Quoted passage:

>>>

Search Platform/Weekly Updates/2024-10-11
Appearance
Summary
Now that the dust has settled on licensing changes between OpenSearch and Elasticsearch, we're starting preliminary work on migrating to OpenSearch.
Exposing the stream of RDF updates for WDQS is moving forward. The main step will be reworking the schema of those updates. We want to get this right before making it public, as it will be much harder to change it once it is used by more clients. Some level of bike shedding will occur.
What we've accomplished
WDQS Expose RDF stream publicly
- Working on refactoring the input/output streams to use eventutilities - https://gerrit.wikimedia.org/r/q/topic:%22output-schema-v2%22
Improve multilingual zero-results rate
- ICU folding before-and-after analysis is done! 100% of reasonably-sized targeted samples showed improvement in ZRR! 84% of general query samples showed improvements (mostly ZRR, some increase in results, a few top result changes). [TJ]
- Details in https://phabricator.wikimedia.org/T375557T375557. More details on-wiki:
- Side note: weighted vs unweighted ZRR doesn't matter much, except for Vietnamese, which has some craaaaaazy bot traffic that gets through into the sample.

<<<

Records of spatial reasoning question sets

>>>

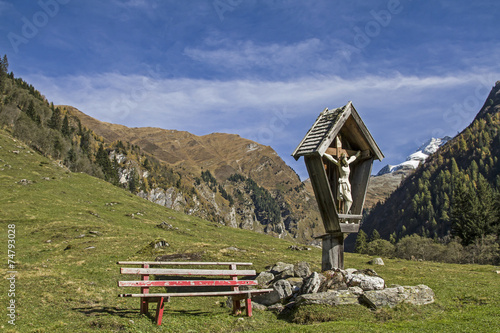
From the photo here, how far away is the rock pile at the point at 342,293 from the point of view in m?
14.8

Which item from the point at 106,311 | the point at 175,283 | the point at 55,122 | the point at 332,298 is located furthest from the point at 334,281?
the point at 55,122

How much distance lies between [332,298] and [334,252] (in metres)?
3.45

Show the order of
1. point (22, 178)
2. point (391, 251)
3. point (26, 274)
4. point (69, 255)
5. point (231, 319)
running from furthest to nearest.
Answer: point (391, 251) → point (22, 178) → point (69, 255) → point (26, 274) → point (231, 319)

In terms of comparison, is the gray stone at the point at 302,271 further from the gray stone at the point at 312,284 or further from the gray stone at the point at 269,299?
the gray stone at the point at 312,284

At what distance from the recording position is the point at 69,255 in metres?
32.2

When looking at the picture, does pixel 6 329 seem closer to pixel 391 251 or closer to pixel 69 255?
pixel 69 255

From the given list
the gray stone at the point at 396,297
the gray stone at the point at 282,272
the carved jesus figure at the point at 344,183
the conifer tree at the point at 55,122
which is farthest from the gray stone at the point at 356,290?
the conifer tree at the point at 55,122

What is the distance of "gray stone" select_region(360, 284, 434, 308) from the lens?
48.2ft

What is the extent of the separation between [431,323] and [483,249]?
5951 cm

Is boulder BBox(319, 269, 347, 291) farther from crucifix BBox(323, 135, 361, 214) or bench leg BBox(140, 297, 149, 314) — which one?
bench leg BBox(140, 297, 149, 314)

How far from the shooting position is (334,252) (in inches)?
712

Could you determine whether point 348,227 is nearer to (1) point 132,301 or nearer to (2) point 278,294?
(2) point 278,294

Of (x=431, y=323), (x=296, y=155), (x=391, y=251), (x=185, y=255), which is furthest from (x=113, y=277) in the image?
(x=391, y=251)

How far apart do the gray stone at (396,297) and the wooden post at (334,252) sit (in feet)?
9.77
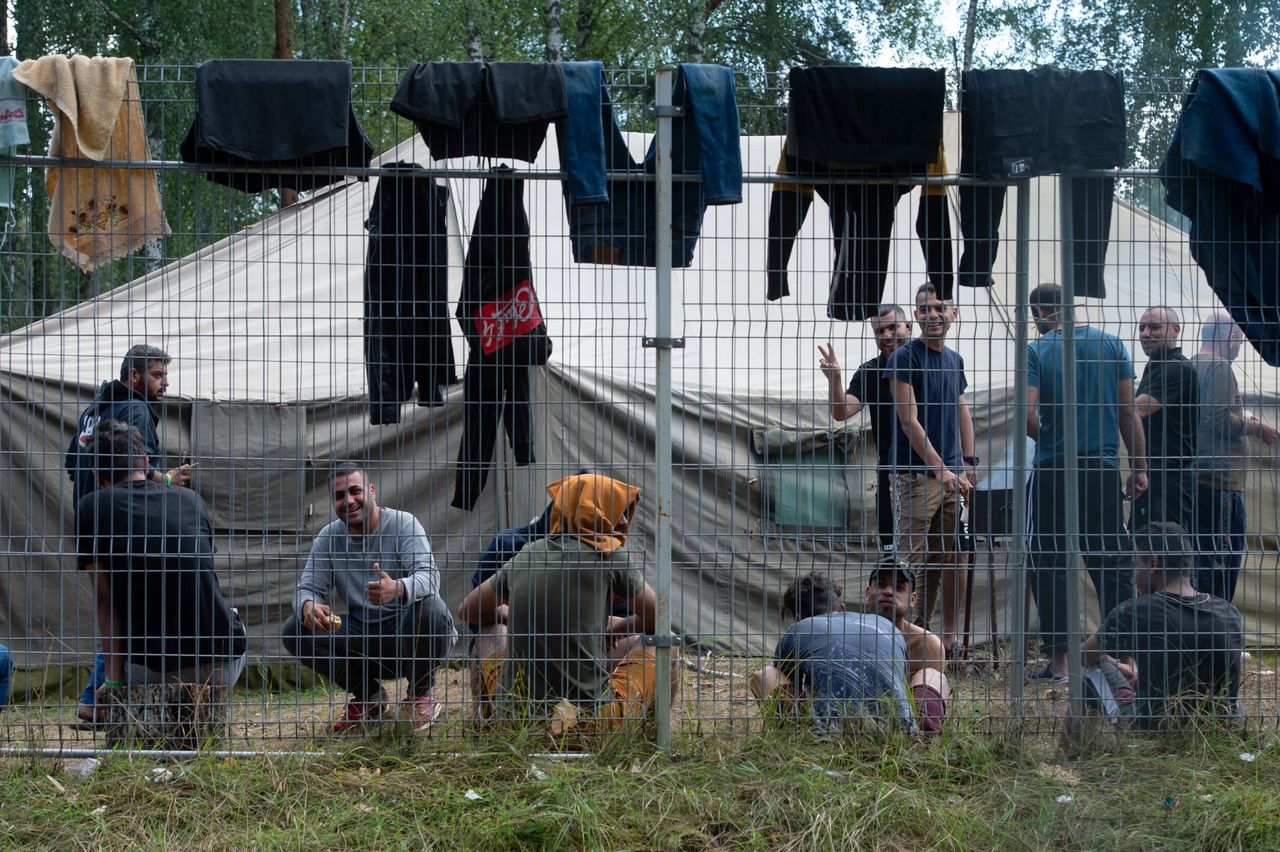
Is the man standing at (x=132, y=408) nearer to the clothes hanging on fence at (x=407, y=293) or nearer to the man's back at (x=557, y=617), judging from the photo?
the clothes hanging on fence at (x=407, y=293)

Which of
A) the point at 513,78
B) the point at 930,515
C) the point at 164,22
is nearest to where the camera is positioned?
the point at 513,78

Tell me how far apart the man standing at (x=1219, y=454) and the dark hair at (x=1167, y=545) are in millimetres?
92

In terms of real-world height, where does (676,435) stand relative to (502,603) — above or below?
above

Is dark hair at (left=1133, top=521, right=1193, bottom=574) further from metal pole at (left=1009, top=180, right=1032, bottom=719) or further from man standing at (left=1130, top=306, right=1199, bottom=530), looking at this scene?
metal pole at (left=1009, top=180, right=1032, bottom=719)

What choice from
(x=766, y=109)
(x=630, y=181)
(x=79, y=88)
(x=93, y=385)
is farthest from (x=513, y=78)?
(x=93, y=385)

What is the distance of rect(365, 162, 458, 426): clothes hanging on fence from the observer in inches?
178

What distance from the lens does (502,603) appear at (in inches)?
191

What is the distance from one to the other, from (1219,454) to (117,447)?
4.32 m

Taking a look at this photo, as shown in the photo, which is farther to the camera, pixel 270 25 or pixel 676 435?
pixel 270 25

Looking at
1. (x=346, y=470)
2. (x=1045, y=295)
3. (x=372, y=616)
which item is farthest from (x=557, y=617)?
(x=1045, y=295)

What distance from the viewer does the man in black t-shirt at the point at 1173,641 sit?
4.55 metres

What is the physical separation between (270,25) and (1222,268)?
14741mm

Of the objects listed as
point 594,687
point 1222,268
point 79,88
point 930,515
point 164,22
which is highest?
point 164,22

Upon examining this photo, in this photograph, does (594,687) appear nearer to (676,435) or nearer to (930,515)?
(930,515)
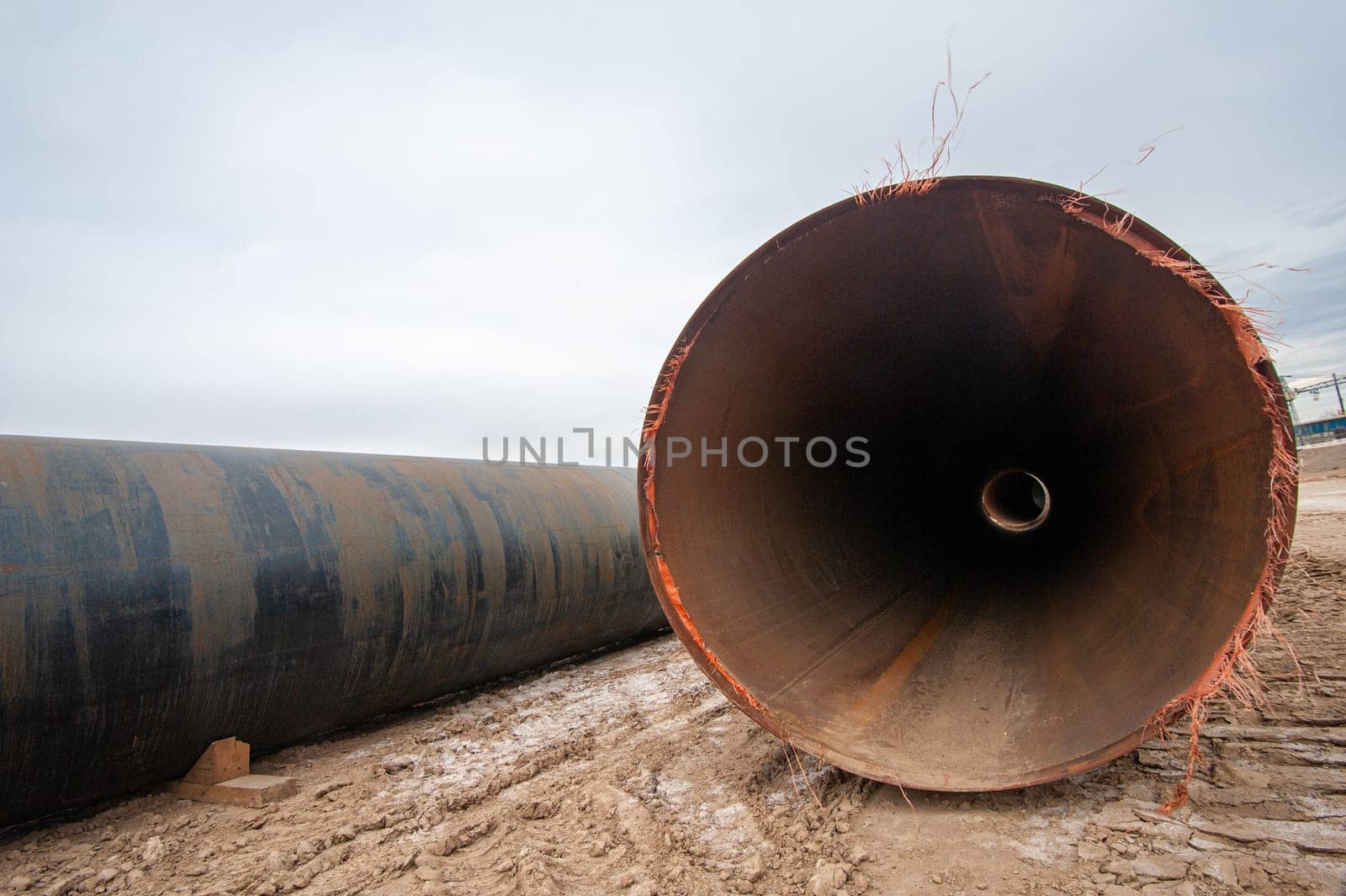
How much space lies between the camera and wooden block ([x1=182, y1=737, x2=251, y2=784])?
257 centimetres

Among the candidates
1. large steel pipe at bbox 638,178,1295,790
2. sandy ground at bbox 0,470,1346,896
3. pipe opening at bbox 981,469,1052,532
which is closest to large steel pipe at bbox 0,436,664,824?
sandy ground at bbox 0,470,1346,896

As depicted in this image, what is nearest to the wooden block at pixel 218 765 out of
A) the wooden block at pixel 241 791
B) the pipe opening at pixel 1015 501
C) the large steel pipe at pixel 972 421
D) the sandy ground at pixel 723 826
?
the wooden block at pixel 241 791

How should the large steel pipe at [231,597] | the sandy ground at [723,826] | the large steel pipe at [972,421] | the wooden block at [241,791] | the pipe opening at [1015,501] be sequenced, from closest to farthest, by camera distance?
1. the sandy ground at [723,826]
2. the large steel pipe at [972,421]
3. the large steel pipe at [231,597]
4. the wooden block at [241,791]
5. the pipe opening at [1015,501]

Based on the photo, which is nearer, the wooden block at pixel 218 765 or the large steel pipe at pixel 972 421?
the large steel pipe at pixel 972 421

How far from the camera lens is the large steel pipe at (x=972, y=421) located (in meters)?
1.99

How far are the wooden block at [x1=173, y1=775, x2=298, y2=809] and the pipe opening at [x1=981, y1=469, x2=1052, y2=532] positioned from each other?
11.1 feet

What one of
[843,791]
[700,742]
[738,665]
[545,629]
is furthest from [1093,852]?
[545,629]

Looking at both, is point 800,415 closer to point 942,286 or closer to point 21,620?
point 942,286

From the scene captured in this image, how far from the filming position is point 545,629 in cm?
397

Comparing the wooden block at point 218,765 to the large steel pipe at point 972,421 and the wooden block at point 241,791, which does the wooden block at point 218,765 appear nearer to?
the wooden block at point 241,791

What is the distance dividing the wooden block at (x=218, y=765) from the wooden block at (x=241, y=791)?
0.02 metres

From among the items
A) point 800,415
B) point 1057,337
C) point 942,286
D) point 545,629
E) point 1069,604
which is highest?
point 942,286

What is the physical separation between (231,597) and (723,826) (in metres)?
1.86

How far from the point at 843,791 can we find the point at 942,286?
5.61ft
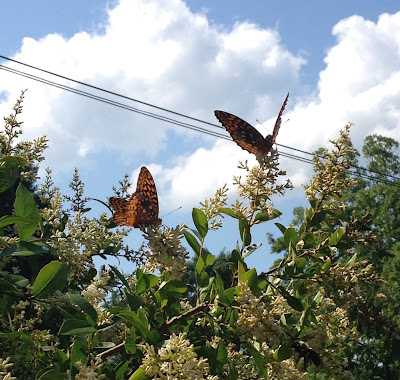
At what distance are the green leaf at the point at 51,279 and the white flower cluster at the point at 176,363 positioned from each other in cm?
38

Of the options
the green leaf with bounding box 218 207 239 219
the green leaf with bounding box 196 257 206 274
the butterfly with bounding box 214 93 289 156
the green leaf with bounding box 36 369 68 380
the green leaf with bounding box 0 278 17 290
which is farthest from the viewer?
the butterfly with bounding box 214 93 289 156

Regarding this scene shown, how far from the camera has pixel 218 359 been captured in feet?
5.77

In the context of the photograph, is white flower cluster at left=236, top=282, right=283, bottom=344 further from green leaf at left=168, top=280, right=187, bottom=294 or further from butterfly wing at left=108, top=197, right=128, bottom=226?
butterfly wing at left=108, top=197, right=128, bottom=226

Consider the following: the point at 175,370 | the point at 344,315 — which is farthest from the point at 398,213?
the point at 175,370

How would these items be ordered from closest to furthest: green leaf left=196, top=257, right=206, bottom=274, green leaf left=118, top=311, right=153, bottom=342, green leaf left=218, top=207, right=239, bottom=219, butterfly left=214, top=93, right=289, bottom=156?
green leaf left=118, top=311, right=153, bottom=342, green leaf left=196, top=257, right=206, bottom=274, green leaf left=218, top=207, right=239, bottom=219, butterfly left=214, top=93, right=289, bottom=156

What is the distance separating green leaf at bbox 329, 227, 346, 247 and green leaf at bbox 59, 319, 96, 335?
95 centimetres

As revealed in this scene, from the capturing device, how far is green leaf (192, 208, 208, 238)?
6.06 ft

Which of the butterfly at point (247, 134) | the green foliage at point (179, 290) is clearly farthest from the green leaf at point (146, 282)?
the butterfly at point (247, 134)

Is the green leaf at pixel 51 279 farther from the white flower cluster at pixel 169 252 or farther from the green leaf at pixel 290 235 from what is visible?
A: the green leaf at pixel 290 235

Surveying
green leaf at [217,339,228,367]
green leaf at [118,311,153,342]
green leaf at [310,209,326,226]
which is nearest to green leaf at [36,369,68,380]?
green leaf at [118,311,153,342]

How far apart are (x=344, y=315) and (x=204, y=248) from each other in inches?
35.0

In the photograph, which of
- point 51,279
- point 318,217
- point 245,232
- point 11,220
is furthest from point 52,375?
point 318,217

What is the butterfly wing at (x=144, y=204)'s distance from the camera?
1.93 m

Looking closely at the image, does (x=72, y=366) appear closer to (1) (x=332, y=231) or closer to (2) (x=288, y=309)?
(2) (x=288, y=309)
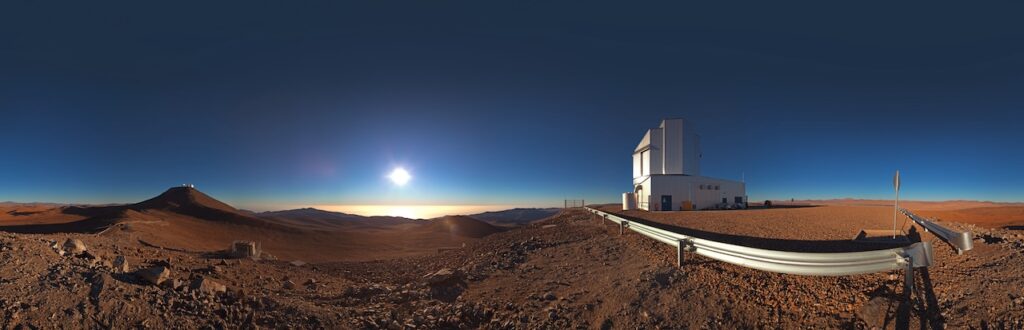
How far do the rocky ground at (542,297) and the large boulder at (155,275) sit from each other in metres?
0.02

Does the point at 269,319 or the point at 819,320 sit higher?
the point at 819,320

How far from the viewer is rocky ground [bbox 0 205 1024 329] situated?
4.86 meters

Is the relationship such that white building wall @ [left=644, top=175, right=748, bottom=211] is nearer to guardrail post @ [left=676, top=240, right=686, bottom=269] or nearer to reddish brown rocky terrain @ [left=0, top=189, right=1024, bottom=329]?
reddish brown rocky terrain @ [left=0, top=189, right=1024, bottom=329]

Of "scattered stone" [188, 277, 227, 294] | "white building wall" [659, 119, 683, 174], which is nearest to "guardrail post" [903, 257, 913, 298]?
"scattered stone" [188, 277, 227, 294]

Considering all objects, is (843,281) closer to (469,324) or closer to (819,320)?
(819,320)

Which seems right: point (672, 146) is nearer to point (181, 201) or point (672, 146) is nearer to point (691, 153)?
point (691, 153)

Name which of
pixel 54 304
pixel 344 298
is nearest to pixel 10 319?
pixel 54 304

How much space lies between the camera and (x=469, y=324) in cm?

<<<

What this exercise asks:
- a) Answer these questions about the search platform weekly update:
(i) Which search engine is preliminary migration work starting toward?
(ii) What percentage of general query samples showed improvements in the ICU folding analysis?
(iii) Which language has bot traffic that gets through into the sample?
- b) Print the part of the search platform weekly update starting with "Exposing the stream" and going on through "shedding will occur.".
- c) The search platform weekly update says in parentheses what the improvements in general query samples mostly, sometimes or occasionally were. List each kind of change it names there.

Final answers:
- a)
(i) OpenSearch
(ii) 84%
(iii) Vietnamese

- b)
Exposing the stream of RDF updates for WDQS is moving forward. The main step will be reworking the schema of those updates. We want to get this right before making it public, as it will be much harder to change it once it is used by more clients. Some level of bike shedding will occur.

- c)
- ZRR (mostly)
- increase in results (some)
- top result changes (a few)